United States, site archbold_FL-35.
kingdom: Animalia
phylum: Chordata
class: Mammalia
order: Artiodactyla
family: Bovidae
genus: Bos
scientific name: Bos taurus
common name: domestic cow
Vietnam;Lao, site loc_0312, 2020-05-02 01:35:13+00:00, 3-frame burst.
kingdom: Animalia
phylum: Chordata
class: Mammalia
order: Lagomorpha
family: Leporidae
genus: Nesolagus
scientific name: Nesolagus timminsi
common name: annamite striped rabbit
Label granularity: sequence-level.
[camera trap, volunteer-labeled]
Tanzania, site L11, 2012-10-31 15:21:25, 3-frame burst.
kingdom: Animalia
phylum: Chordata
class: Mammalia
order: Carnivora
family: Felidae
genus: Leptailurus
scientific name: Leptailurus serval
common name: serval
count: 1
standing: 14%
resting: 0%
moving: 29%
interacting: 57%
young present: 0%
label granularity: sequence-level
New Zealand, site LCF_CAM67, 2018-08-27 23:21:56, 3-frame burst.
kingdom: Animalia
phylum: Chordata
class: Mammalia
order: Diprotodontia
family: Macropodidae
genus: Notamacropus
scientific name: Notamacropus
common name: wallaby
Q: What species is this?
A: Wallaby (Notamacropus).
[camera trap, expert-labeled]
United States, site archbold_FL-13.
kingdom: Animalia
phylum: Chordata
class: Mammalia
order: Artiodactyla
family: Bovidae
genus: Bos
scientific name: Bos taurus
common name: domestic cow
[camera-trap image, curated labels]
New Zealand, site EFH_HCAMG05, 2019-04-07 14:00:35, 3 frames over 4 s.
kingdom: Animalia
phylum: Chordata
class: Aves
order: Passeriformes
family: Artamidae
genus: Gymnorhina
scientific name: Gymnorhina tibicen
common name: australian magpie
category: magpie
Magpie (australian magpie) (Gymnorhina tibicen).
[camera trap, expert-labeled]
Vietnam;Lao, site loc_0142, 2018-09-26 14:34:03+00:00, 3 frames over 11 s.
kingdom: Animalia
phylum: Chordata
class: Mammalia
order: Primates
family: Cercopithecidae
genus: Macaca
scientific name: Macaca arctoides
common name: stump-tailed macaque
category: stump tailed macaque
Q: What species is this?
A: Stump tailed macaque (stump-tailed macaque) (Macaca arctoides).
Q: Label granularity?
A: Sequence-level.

## [Task objective]
Among these entries, how many lines include the string "common"? Reply with the number by itself.

## [Solution]
7